Neruda

Crítica de Francisco Nieto - CineFreaks

El fantasma uniformado.

Neruda, la película dirigida por Pablo Larraín (Post Mortem, No, El Club) centrada en los años de clandestinidad del poeta, escondido por todo el país junto a su segunda mujer, Delia, tuvo una excelente acogida por parte de la crítica en el pasado festival de Cannes (mayo 2016).

No es una biografía (en todo caso un pedazo de “antibiografía”, según definición del propio realizador), en la que todo ocurre durante el verano de 1948 cuando Pablo Neruda (Luis Gnecco, actor chileno de teatro, cine y televisión), senador de la república, en una sesión del Congreso acusa al gobierno chileno de traicionar a los comunistas, lo que provoca que el presidente, el dictador González Videla –con el que había colaborado el que más tarde sería Premio Nobel de Literatura en la campaña electoral-, le prive del aforamiento y ordene su busca y captura. Mientras la pareja huye, saltando de una residencia a otra, perseguida por el siniestro y patético prefecto de la policía (Gael García Bernal, Y tu mamá también, Diarios de motocicleta), Neruda comienza a escribir el “Canto General”.

El punto de partida de este trabajo sugería un intento de condenar los terribles actos llevados a cabo en el seno de la Iglesia, pero Larraín nunca parece estar interesado en hacer lo que se espera, sino en llevar al espectador por caminos que hasta ahora no ha transitado, o al menos no de la manera que sugiere. De esta forma, transforma sus propuestas para que se desmarquen de la apariencia, explorando senderos puramente cinematográficos. Si en El Club era el tono –parte esencial de la atmósfera– el elemento fundamental de la experiencia, en Neruda la pieza clave es la mirada, el enfoque conceptual que se le da a un punto de partida que, en manos de otro, no habría pasado del biopic convencional.

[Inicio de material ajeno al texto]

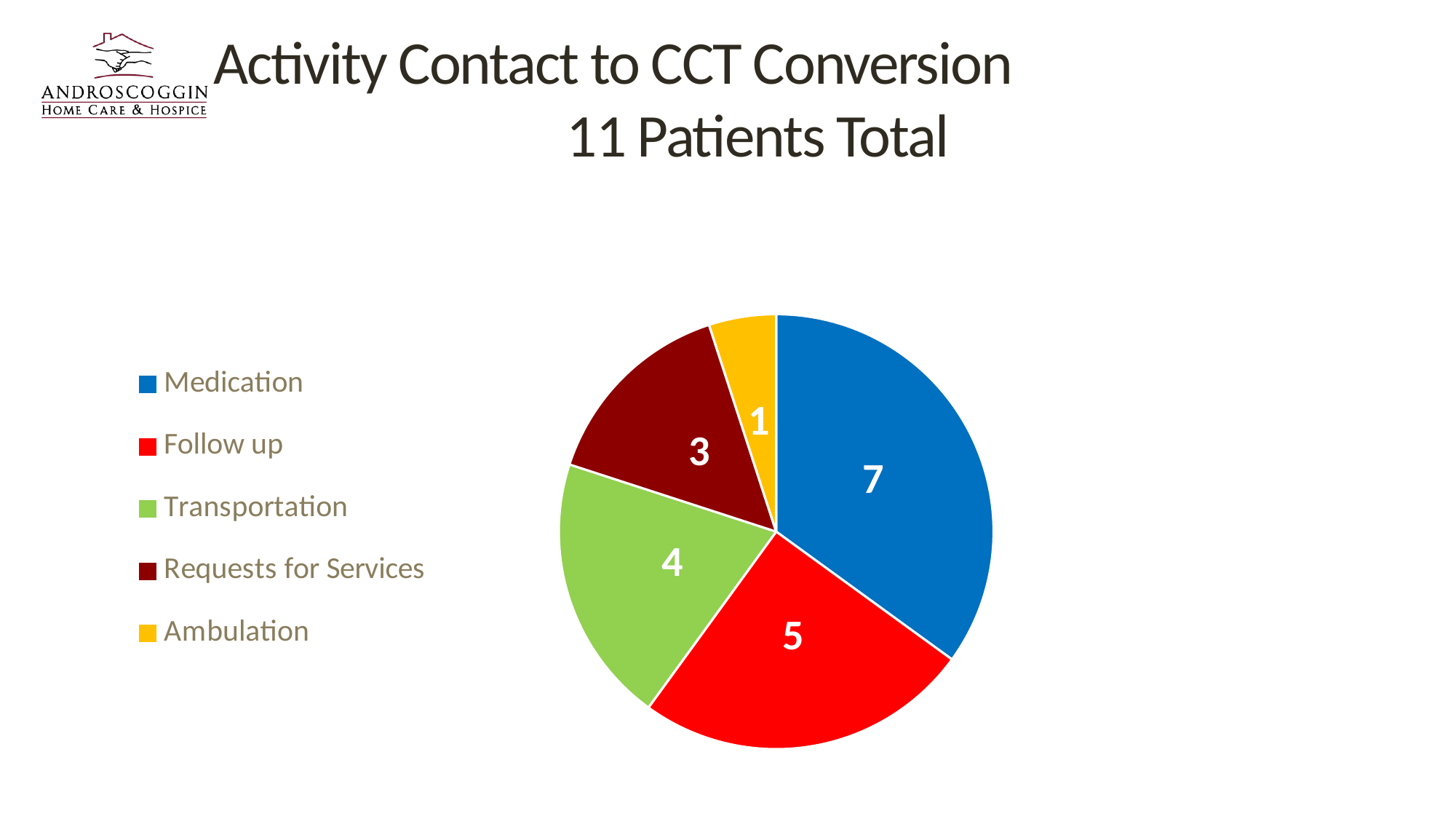
What is the difference between the values for Medication and Follow up? 2 What colour is the Ambulation slice? yellow What is the value for Requests for Services? 3 Which category has the largest slice? Medication How many categories does the legend list? 5 What is the value for Ambulation? 1 What is the value for Medication? 7 What is the value for Follow up? 5 Which category has the smallest slice? Ambulation Which is larger, Transportation or Requests for Services? Transportation What is the value for Transportation? 4 What type of chart is shown on the slide? pie chart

En paralelo las dos vidas de perseguidor y perseguido que no llegan nunca a cruzarse, tan solo se intuyen cerca, y con la historia narrada por la voz en off del actor mexicano Gael García Bernal, este relato de las aventuras de un Neruda bebedor, putero, fumador de opio y bardo genial, mezcla realidad y fantasía sin establecer distinciones entre ambas, con guiños al surrealismo (Buñuel) y al cine negro (Hitchcock), tiene más en cuenta lo que el poeta representa en el imaginario chileno que los hechos propiamente históricos.

El resultado es un regalo para la vista, un poema visual “tejidos de escenas cortas, insólitas, caústicas y soñadoras” (Cécile Mury, Télérama): disfrazado, Neruda recita su Poema 20 en una fiesta que más parece una orgía, en unos urinarios se burla de su adversario político…

Angustiado, sabedor de antemano del fracaso, llegando siempre demasiado tarde, el policía es un personaje de una pieza, “casi como el malo de un comic” que se traslada de la fontanería del poder en la capital Santiago hasta la cordillera de los Andes, siguiendo la estela de magia y fascinación que Neruda va dejando a su paso. En una de las casas, le deja también un libro.

“La caza a Neruda es como el ensayo general del drama político que se avecinaba en Chile y que Pablo Larraín ha escrutado en todas sus películas. De alguna manera, un tal Augusto Pinochet, al que vemos dirigiendo un campo de concentración de prisioneros, esperaba su hora. La de matar la poesía”.